*** RECORD SET Section Begins ***
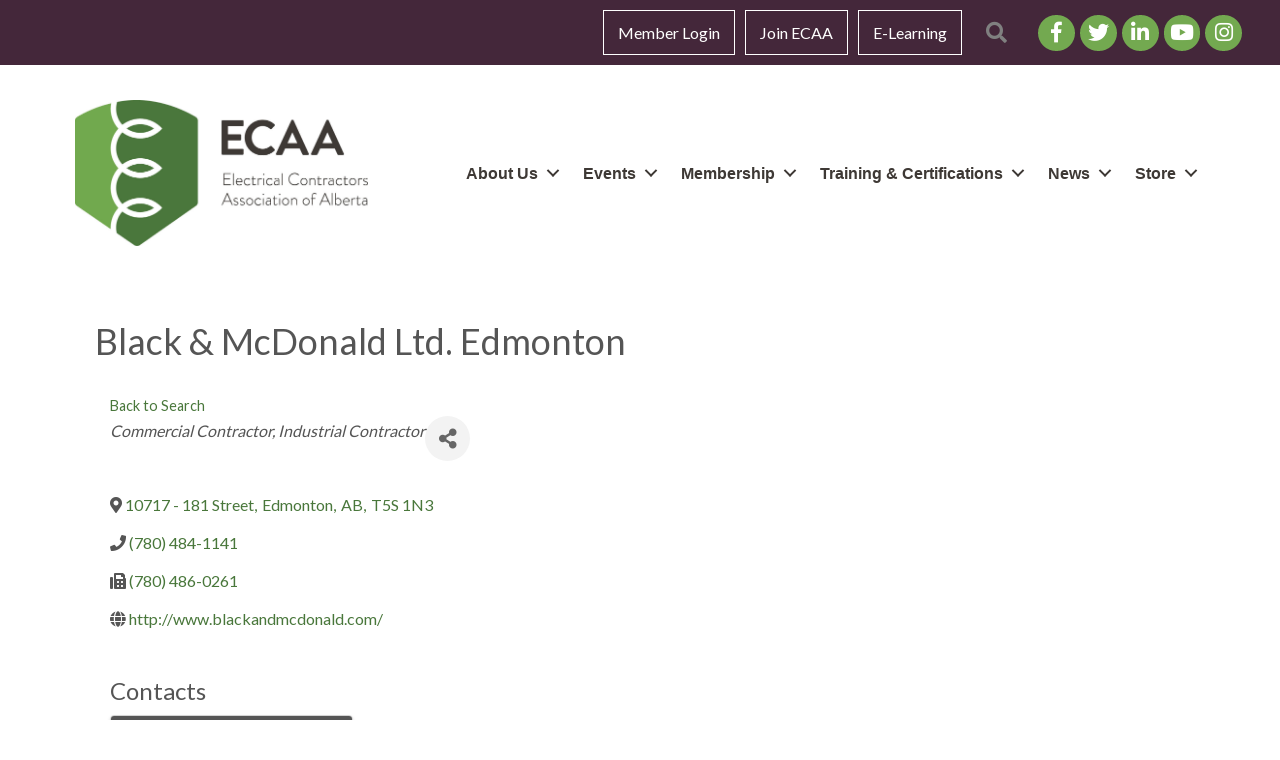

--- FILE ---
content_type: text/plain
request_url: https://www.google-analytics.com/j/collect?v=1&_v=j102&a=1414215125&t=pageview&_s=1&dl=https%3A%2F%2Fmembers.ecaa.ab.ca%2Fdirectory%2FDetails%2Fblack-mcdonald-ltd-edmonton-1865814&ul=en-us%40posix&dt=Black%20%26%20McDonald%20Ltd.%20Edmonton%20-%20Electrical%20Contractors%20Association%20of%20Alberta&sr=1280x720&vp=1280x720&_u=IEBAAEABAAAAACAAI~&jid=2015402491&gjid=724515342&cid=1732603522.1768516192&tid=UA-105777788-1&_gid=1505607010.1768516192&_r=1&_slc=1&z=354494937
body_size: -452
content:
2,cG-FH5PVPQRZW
*** RECORD SET Section Ends ***
*** RECORD SET Section Begins ***
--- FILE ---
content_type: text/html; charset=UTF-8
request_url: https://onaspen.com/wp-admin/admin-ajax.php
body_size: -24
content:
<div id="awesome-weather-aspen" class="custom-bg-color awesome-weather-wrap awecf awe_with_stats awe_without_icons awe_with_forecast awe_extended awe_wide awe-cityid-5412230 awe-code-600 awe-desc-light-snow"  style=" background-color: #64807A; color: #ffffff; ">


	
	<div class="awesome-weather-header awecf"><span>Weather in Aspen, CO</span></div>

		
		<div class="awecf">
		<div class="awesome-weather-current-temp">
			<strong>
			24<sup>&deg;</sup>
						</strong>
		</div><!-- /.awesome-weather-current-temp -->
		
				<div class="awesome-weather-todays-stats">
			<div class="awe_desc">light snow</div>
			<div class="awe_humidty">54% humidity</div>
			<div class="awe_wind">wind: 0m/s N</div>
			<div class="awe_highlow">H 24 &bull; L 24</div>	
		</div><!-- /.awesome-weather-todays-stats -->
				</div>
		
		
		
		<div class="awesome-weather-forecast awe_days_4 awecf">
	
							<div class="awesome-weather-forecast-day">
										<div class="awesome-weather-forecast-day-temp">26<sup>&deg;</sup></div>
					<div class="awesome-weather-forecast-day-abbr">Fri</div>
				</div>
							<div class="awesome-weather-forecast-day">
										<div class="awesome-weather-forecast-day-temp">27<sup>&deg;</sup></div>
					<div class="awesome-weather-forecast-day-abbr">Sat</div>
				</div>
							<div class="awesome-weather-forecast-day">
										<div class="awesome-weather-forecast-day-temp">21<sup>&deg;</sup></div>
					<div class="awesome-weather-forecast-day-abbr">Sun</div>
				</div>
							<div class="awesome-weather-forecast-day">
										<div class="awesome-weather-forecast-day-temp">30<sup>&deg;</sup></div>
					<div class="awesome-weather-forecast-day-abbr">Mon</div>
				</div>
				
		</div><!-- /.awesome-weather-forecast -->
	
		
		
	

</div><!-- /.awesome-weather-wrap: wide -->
*** RECORD SET Section Ends ***
• BRIEF: For the word "snow", say how many lines of the data include it, with nothing else in the reply.

• SOLVED EXERCISE: 2